Così ha inizio l'avventura di Carl e della sua improbabile compagna di viaggio, Princess Donut, la superba gatta persiana della sua ex. Ma non saranno soli: trilioni di telespettatori alieni si sintonizzeranno su Dungeon Crawler World: Terra, l'attuale stagione del più appassionante gameshow intergalattico. Guarderanno Carl e Donut in diretta e sborseranno qualsiasi cifra pur di tenerli in vita. Proprio come accadeva in superficie prima della trasformazione, solo il mercato, la corruzione e il privilegio governeranno questo gioco al massacro, fino all'ultimo terrestre rimasto.
Dungeon Crawler Carl è il primo capitolo di una saga diventata già di culto tra i lettori di tutto il mondo: un esempio di Litrpg che mescola un worldbuilding magistrale, dei personaggi indimenticabili e una geniale satira sociale.
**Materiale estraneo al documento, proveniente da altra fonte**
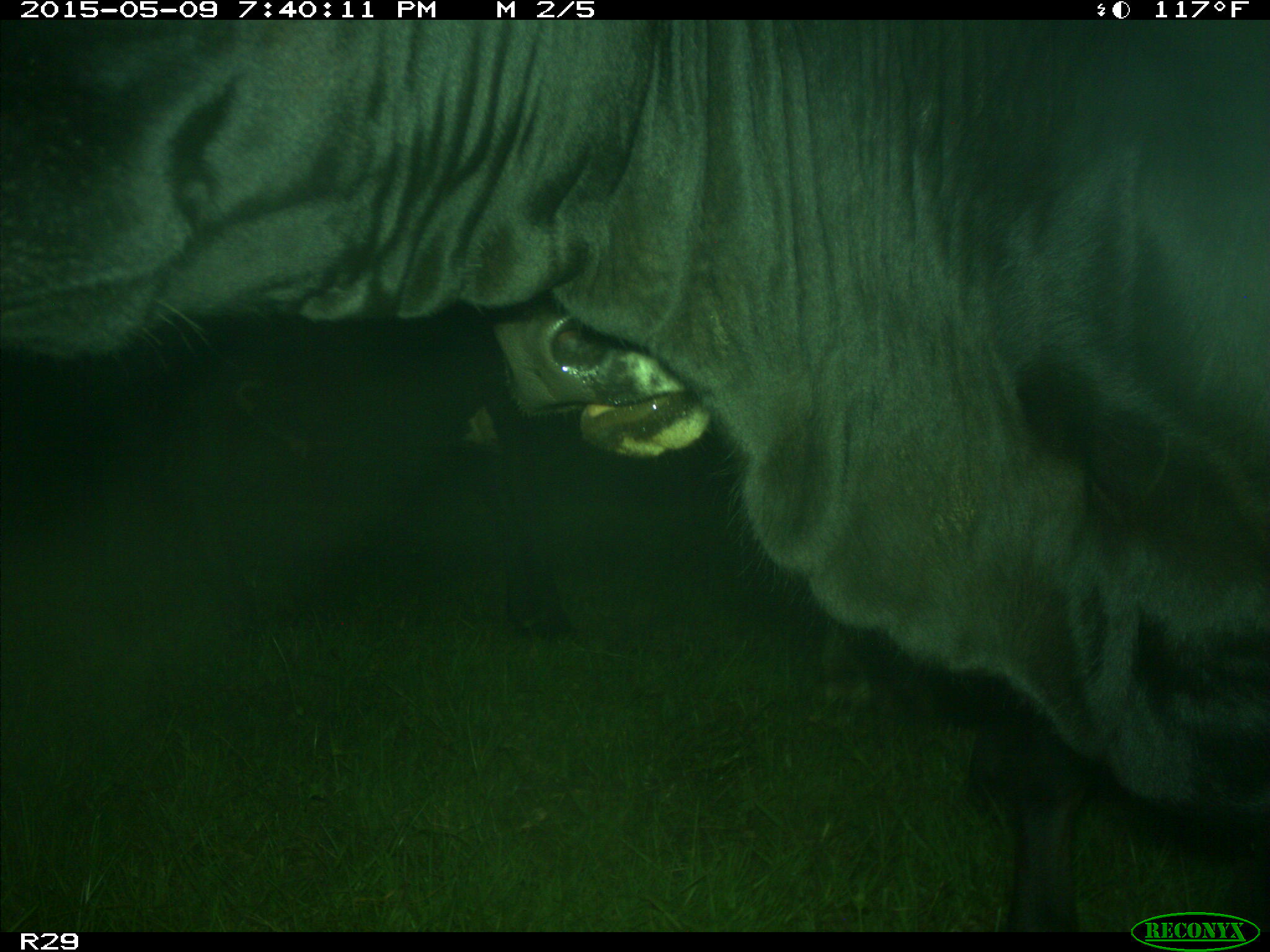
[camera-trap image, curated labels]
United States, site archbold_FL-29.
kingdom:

Un'avventura senza precedenti, il gioco più spietato a cui abbiate mai giocato.
Dungeon Crawler Carl
Autore: Matt Dinniman
Editore: Mercurio
Pagine 506
Data di pubblicazione : 14 ottobre 2025
* letto con Prime Reading (non ho copie fisiche in libreria)
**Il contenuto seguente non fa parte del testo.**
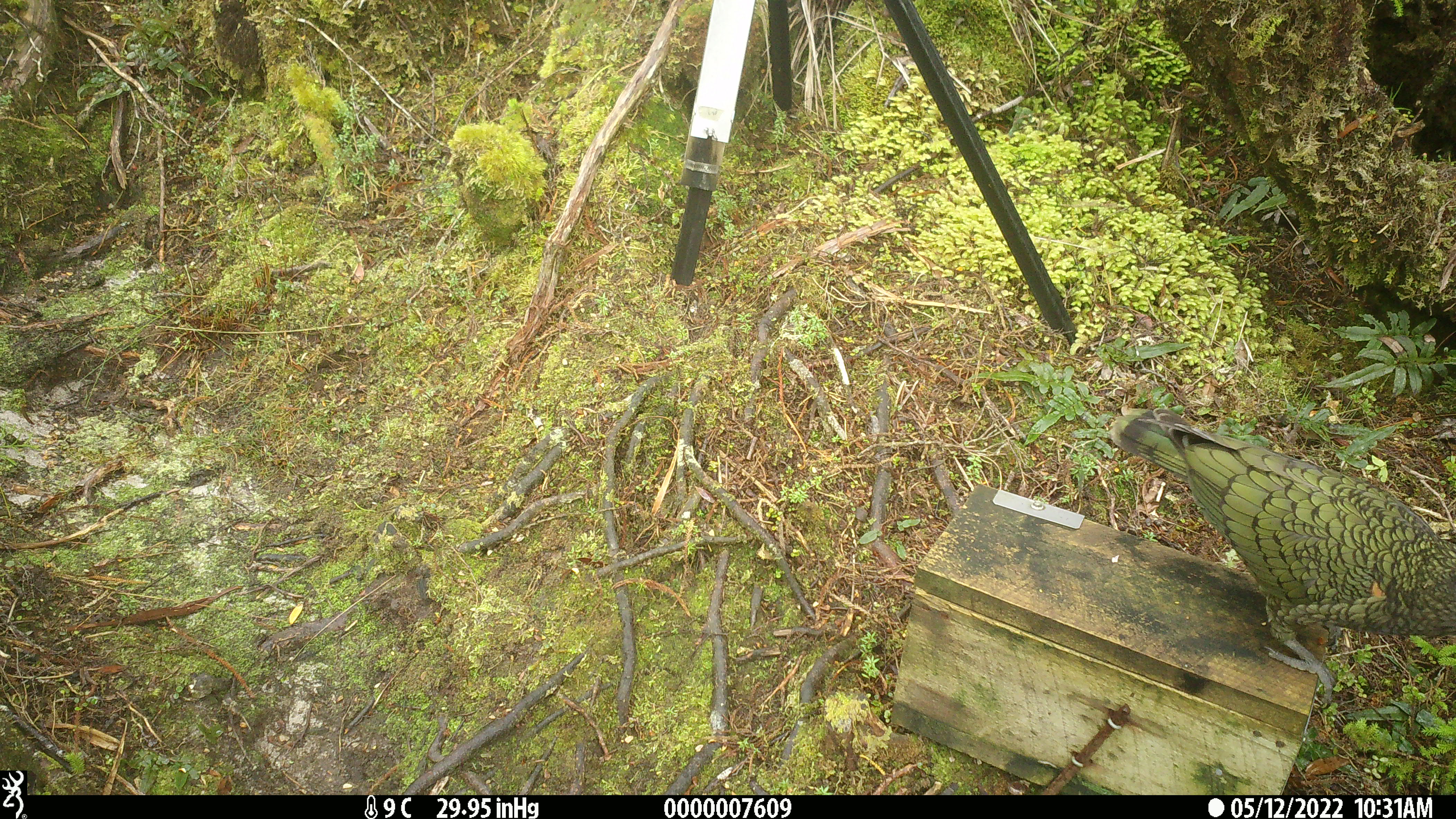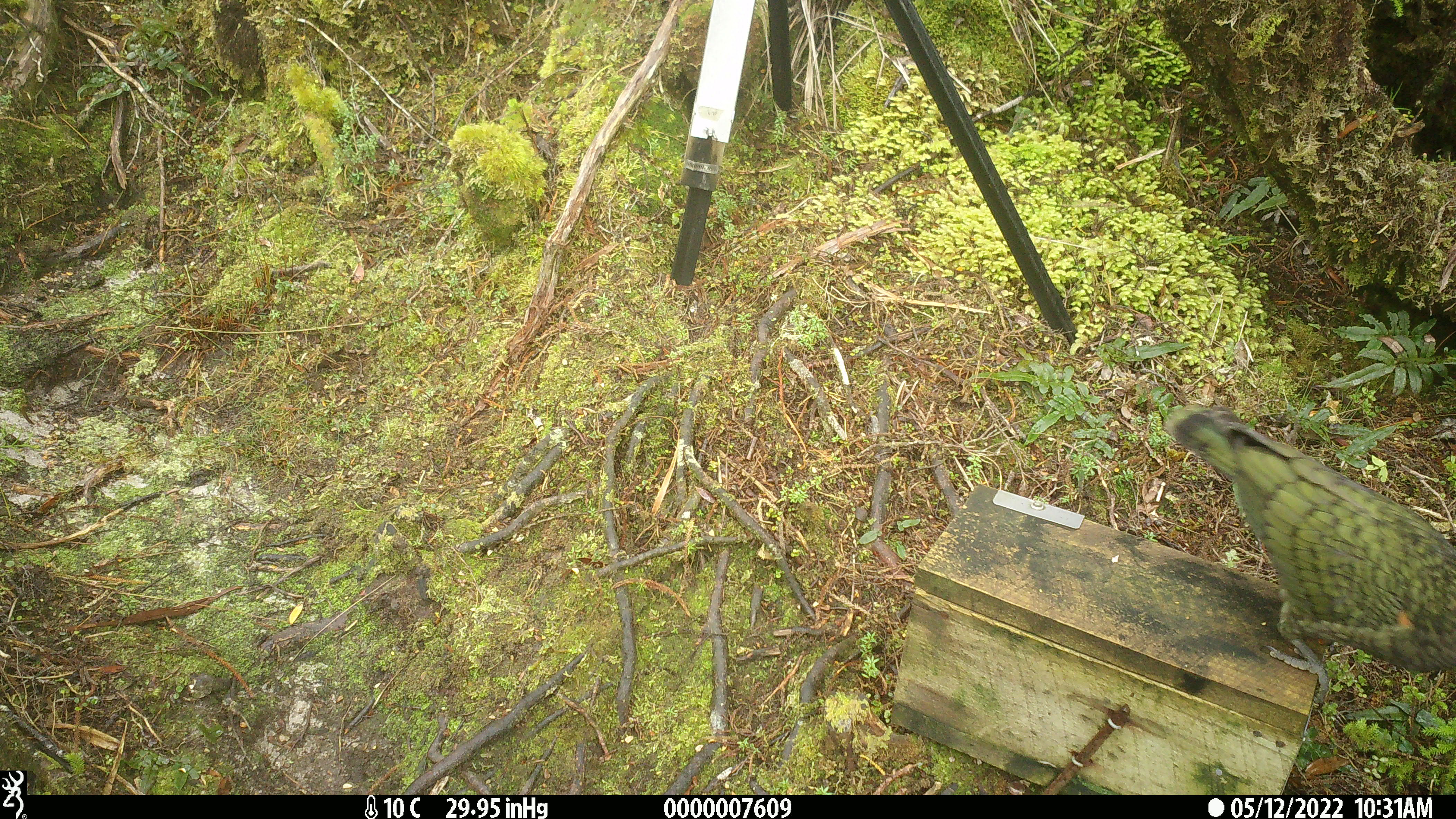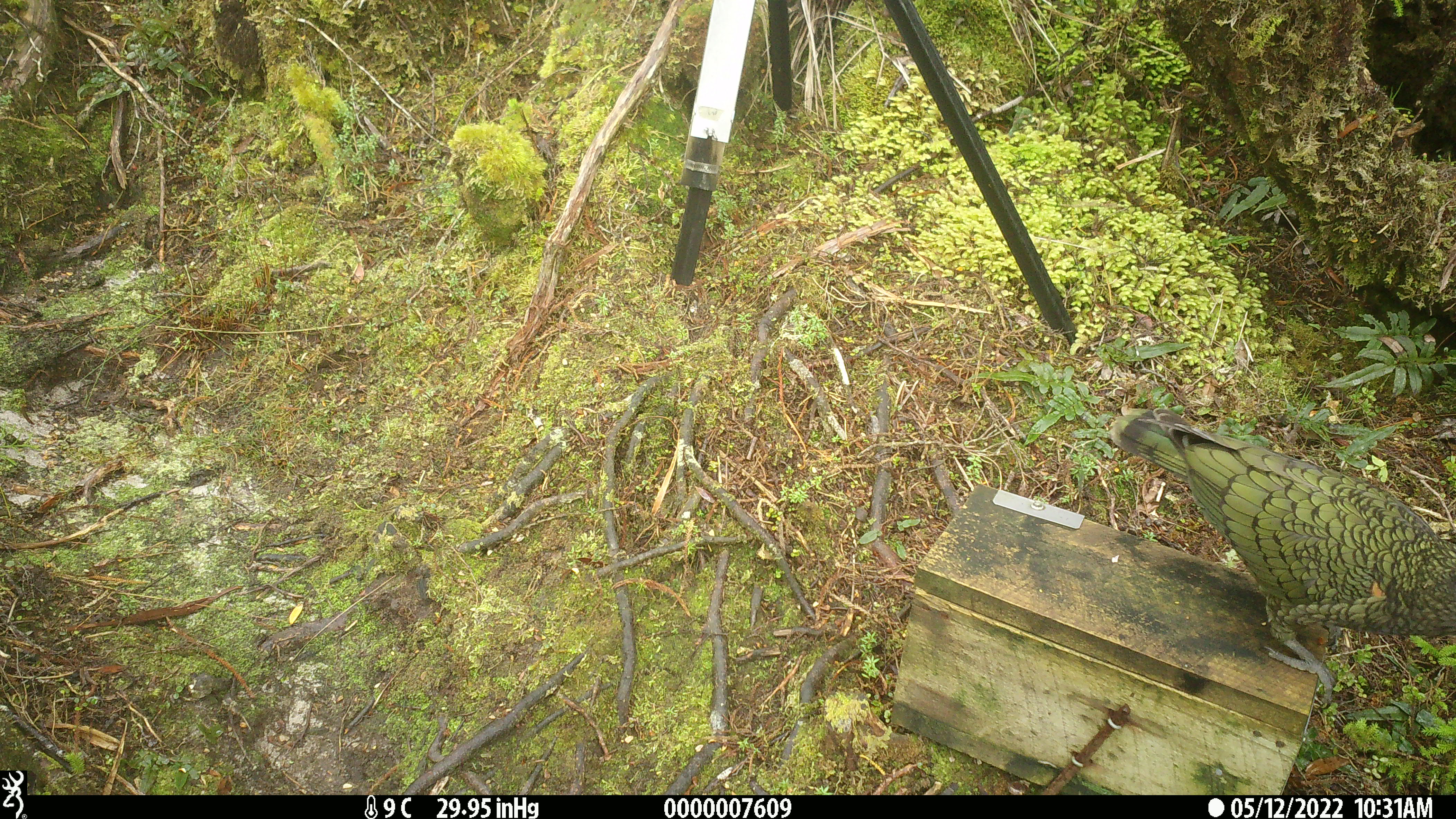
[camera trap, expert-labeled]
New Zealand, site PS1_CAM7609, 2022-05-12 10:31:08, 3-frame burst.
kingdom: Animalia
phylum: Chordata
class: Aves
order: Psittaciformes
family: Strigopidae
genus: Nestor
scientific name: Nestor notabilis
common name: kea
Questo è uno di quei libri per cui ti resta il dubbio di averlo letto appartenendo alla generazione sbagliata.
Non essendo una fan di videogiochi sapevo che questo libro ne rispecchiava, in buona sostanza, il meccanismo a livelli: dopo che la Terra è stata distrutta e conquistata, pochi milioni di superstiti umani vengono costretti a scendere in una struttura sotterranea a strati, dove si ricevono ricompense e armi mentre si affrontano mostri di ogni tipo; ci sono spazi sicuri, avatar che forniscono consigli, si va in onda quando si ottiene il gradimento del pubblico, in un mix molto futuristico tra Hunger Games e Pechino Express.
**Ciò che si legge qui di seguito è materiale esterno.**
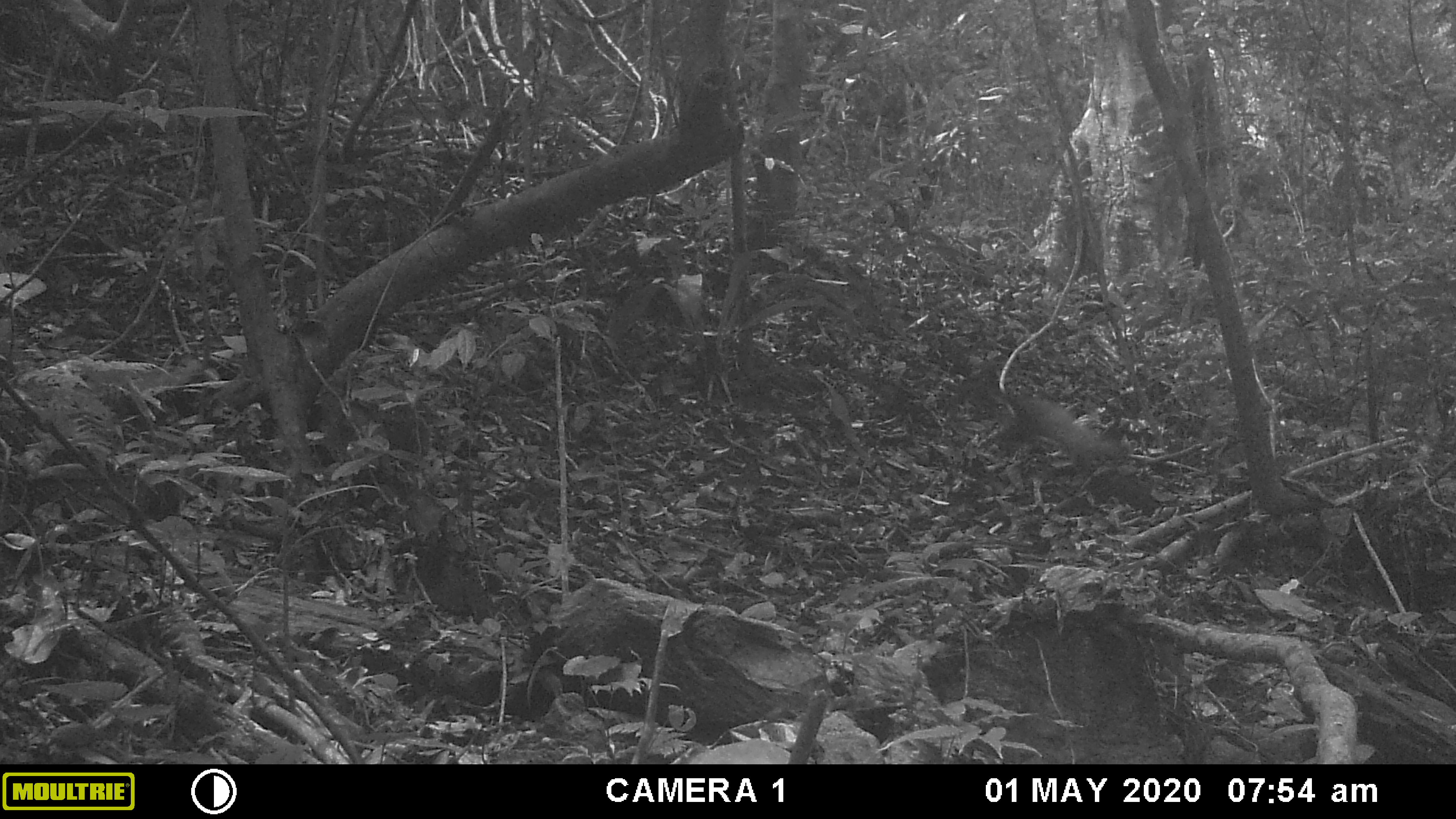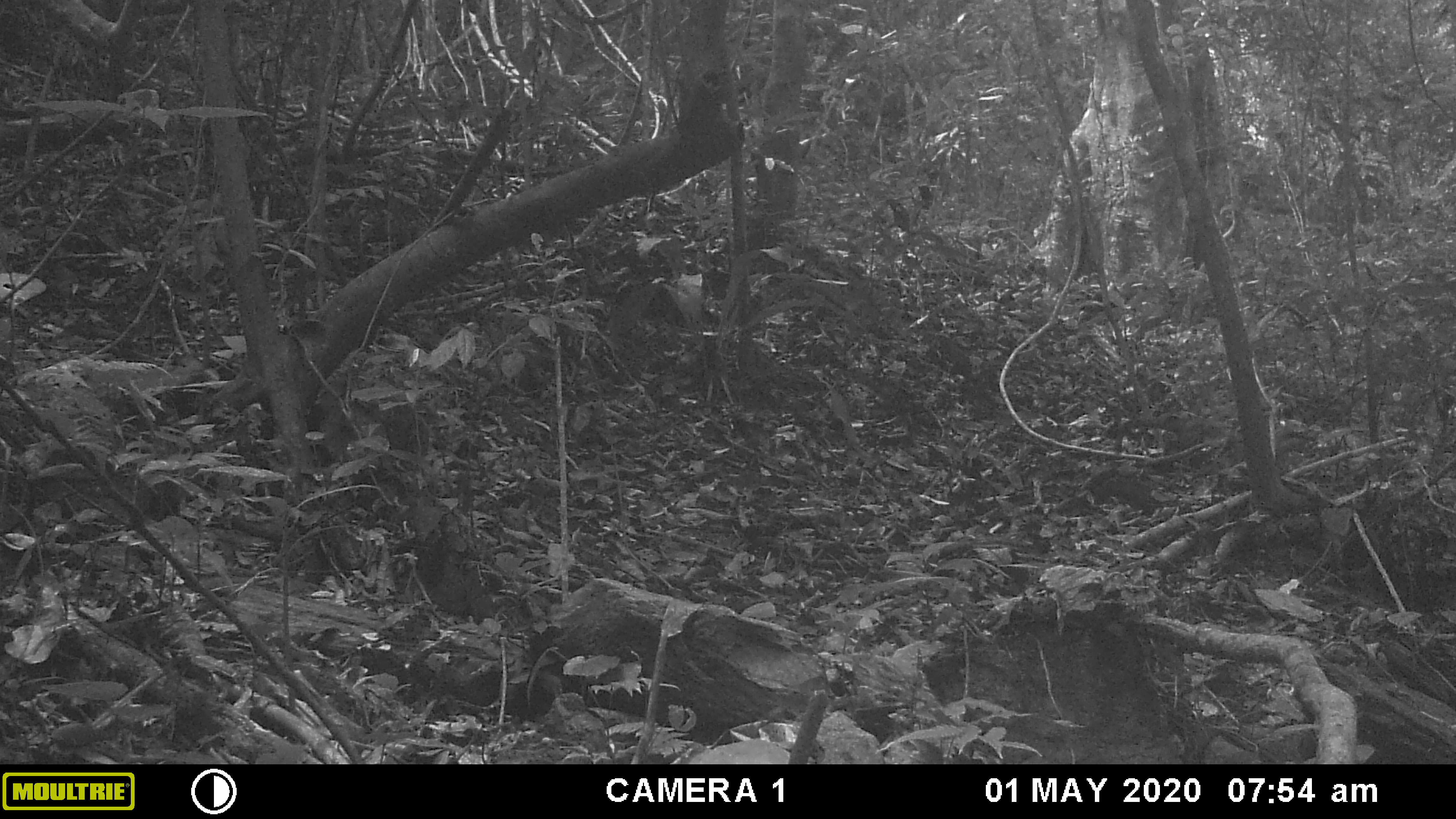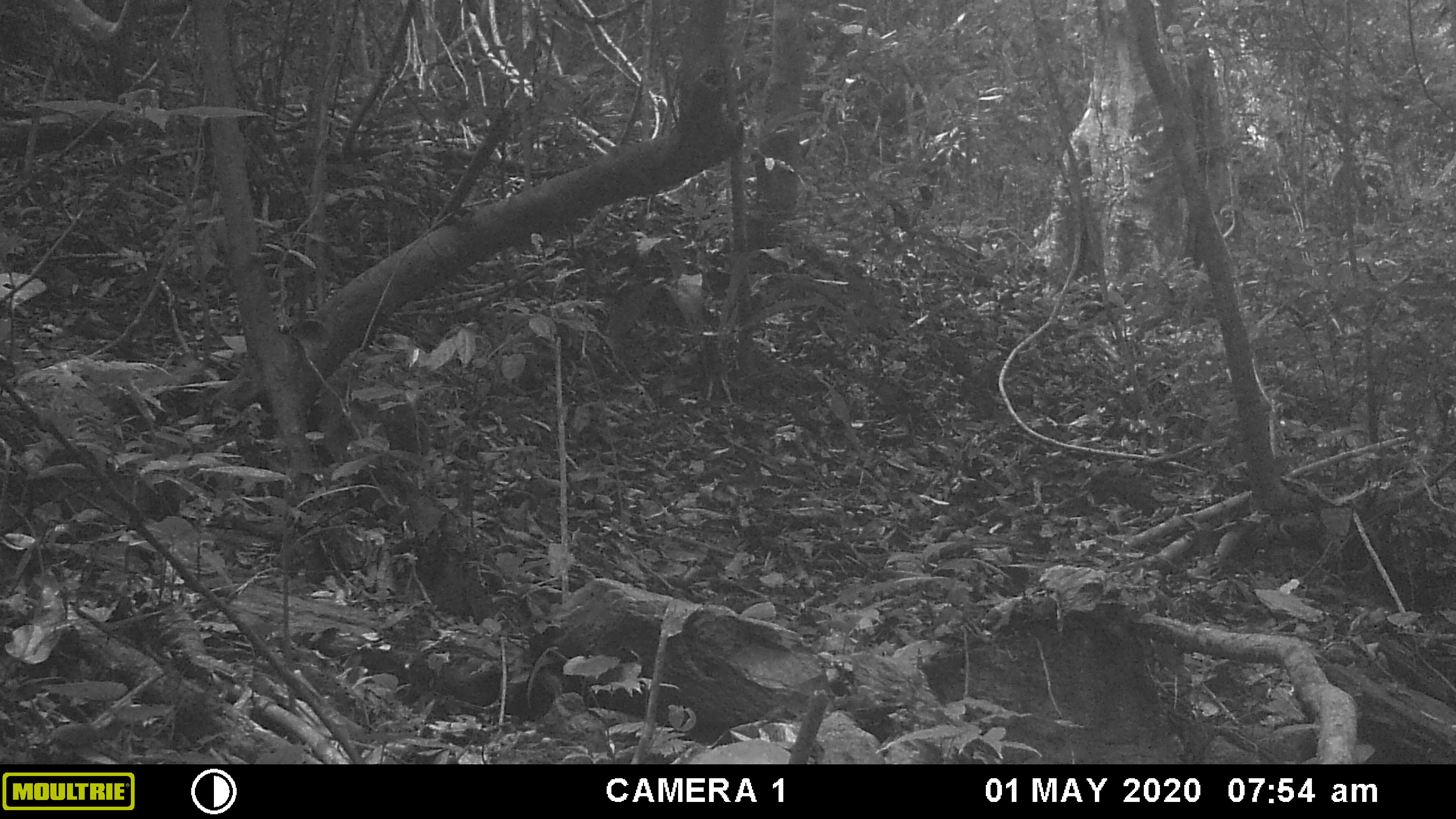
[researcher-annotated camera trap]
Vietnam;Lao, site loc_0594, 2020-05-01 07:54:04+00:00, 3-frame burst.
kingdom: Animalia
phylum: Chordata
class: Mammalia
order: Carnivora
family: Mustelidae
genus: Martes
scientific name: Martes flavigula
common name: yellow-throated marten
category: yellow throated marten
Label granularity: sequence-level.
Così fa il nostro Carl insieme a una gatta parlante, Princess Donut.
Ebbene, se detto così pare una grande avventura, come lettrice ho riscontrato una trama molto statica, prevedibile nel senso più scontato del termine: il protagonista se la cava sempre, i comprimari appaiono solo per dare un po' di contorno e poi scomparire, il tono narrativo è monocorde, tanto che avrei voluto interrompere prima della fine per mancanza di interesse.
Peraltro, ho premesso che l'età conta molto, perchè una trama così, dove gli eroi devono affrontare gare contro mostri, fate e coboldi, appare già in vari volumi della serie Immortals after Dark di Kresley Cole, uscita 15-20 anni fa. Ora, sappiamo tutti che il fantasy è ricco di archetipi narrativi e ogni autore è libero di fornire la propria versione, però menziono quei romanzi per dire che l'idea non è nuova, non è la genialata che ho visto esaltare in tante recensioni di lettori "giovani", e c'è pure chi l'ha sviluppata in modo più brillante e appassionante.
Infine, ho trovato inquietante la mancanza di un personaggio femminile. Non è soltanto il voler richiamare l'elemento sessista dei videogiochi, ma non è affatto ironico che che la "lei" protagonista sia una gatta, e non una donna: l'autore sembra uno di quei nerd solitari e arrabbiati che non vogliono far entrare le "ragazze" nel loro mondo, tanto che l'unica voce autorizzata è una gatta frivola, una specie di parodia del sesso opposto (spero che nel proseguo non ci sia qualche trasformazione di corpo per giustificare una relazione...).
Per quanto mi riguarda, letto il primo capitolo, io mi fermo.